DATA SECTION:

---+---

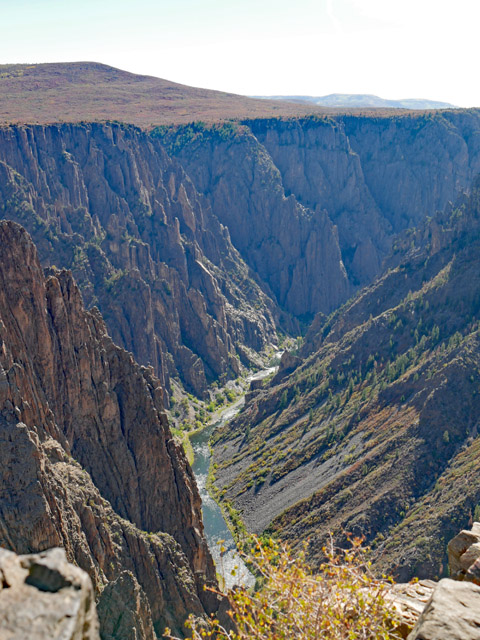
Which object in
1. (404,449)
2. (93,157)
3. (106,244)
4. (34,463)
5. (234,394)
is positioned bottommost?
(234,394)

---+---

EXERCISE DIRECTIONS: Print every line of the records above word for word, omitting the pictures.

COMPLETED EXERCISE:
Which object in
1. (404,449)
2. (93,157)
3. (106,244)
4. (34,463)
5. (234,394)
is positioned bottommost?
(234,394)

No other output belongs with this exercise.